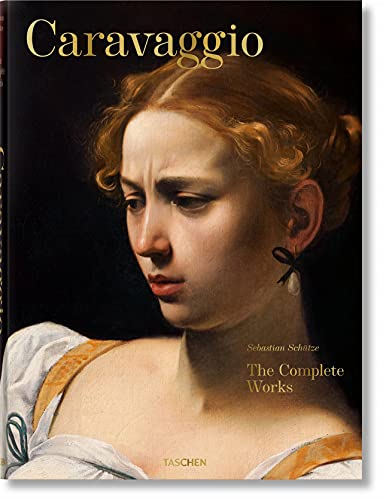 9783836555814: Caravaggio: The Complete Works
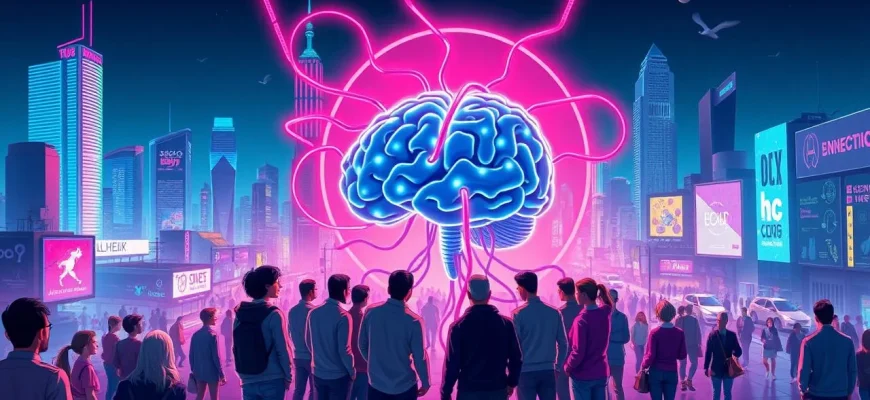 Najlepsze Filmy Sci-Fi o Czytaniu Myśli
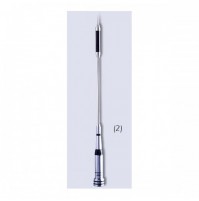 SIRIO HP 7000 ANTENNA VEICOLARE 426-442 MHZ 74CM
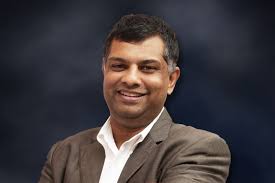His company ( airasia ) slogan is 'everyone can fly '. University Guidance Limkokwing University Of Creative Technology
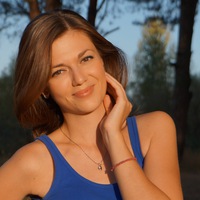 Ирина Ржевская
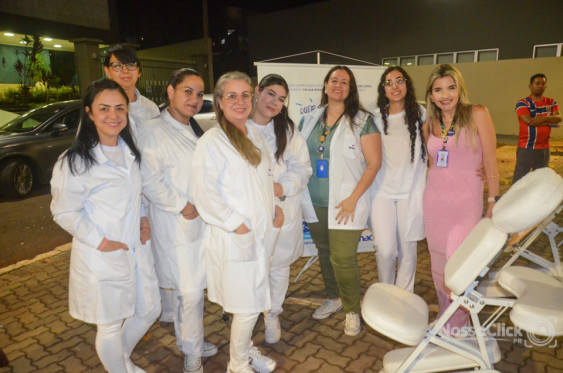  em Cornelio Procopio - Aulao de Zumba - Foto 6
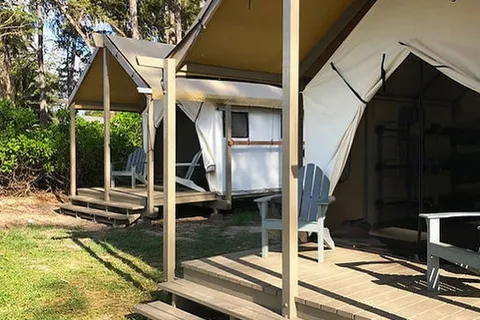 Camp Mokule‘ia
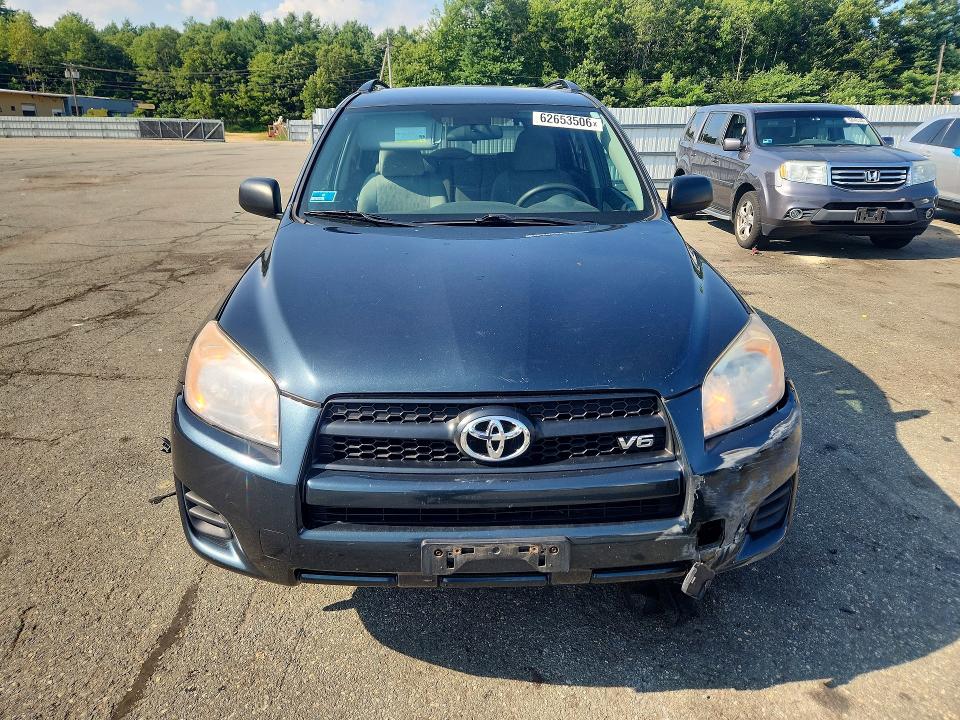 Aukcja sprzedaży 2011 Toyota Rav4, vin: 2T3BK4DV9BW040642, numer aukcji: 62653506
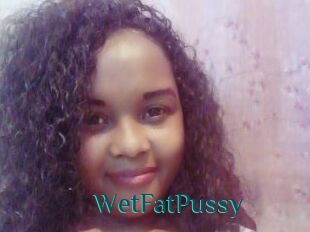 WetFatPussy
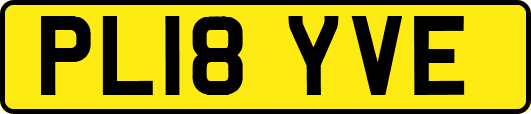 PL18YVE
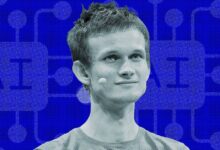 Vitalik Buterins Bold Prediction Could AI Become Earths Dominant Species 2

········

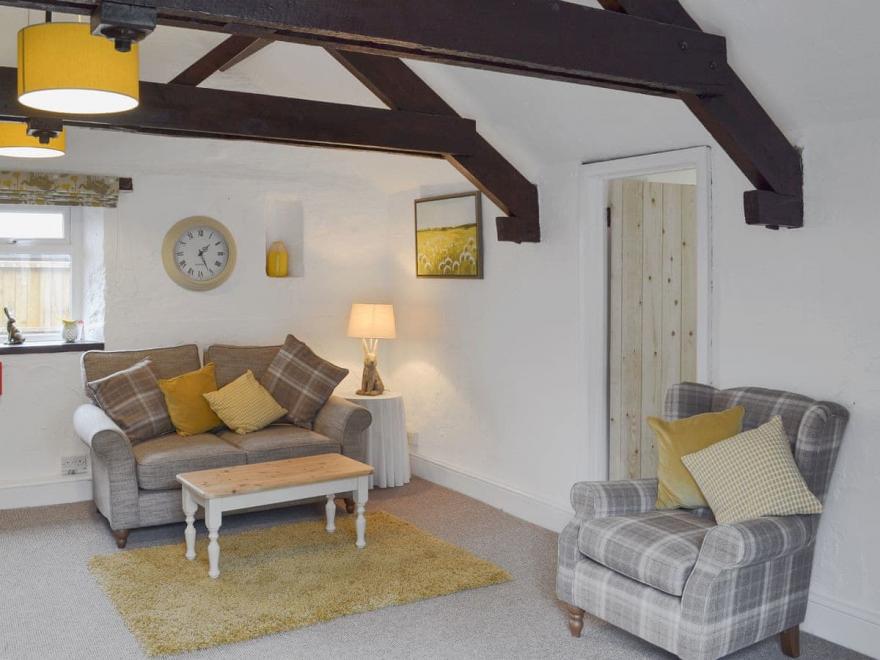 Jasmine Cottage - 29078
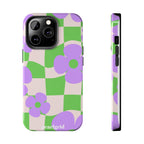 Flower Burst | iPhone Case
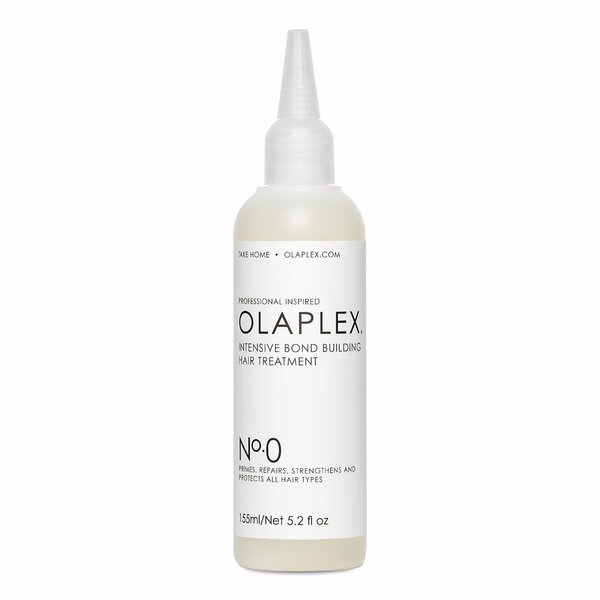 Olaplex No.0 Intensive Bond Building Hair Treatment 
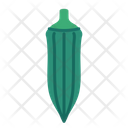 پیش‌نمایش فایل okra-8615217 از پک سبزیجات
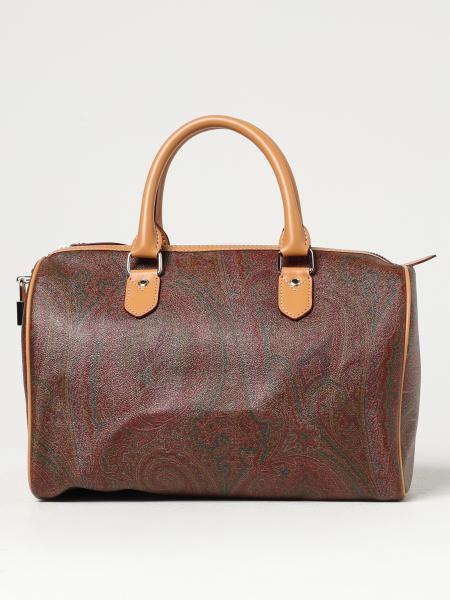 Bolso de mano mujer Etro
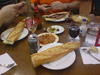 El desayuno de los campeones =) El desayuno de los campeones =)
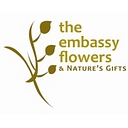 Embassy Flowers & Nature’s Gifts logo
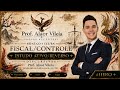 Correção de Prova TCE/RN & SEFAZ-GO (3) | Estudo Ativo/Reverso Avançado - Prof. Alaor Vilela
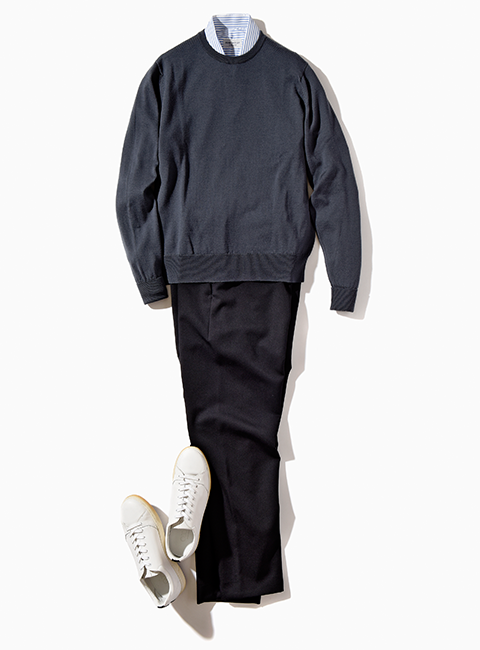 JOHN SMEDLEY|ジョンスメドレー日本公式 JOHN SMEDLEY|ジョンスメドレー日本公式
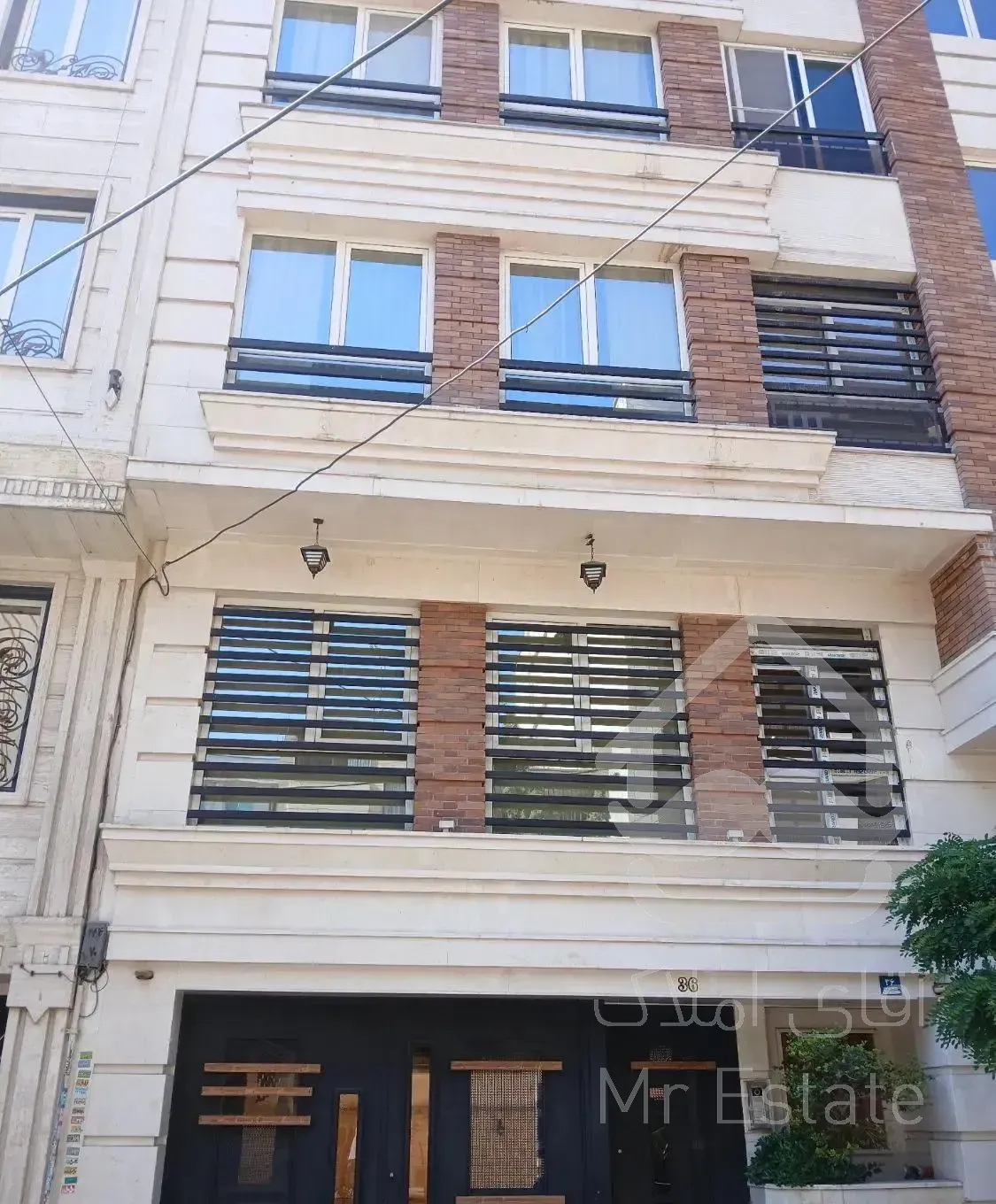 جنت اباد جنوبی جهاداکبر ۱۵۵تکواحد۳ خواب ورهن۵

········

- _Work to be completed_: Every line from the one with "Jasmine Cottage - 29078" through the one with "جنت اباد جنوبی" is to be reproduced exactly as written above, and the pictures are to be dropped.

- _Response for this exercise_:
 Jasmine Cottage - 29078
 Flower Burst | iPhone Case
 Olaplex No.0 Intensive Bond Building Hair Treatment 
 پیش‌نمایش فایل okra-8615217 از پک سبزیجات
 Bolso de mano mujer Etro
 El desayuno de los campeones =) El desayuno de los campeones =)
 Embassy Flowers & Nature’s Gifts logo
 Correção de Prova TCE/RN & SEFAZ-GO (3) | Estudo Ativo/Reverso Avançado - Prof. Alaor Vilela
 JOHN SMEDLEY|ジョンスメドレー日本公式 JOHN SMEDLEY|ジョンスメドレー日本公式
 جنت اباد جنوبی جهاداکبر ۱۵۵تکواحد۳ خواب ورهن۵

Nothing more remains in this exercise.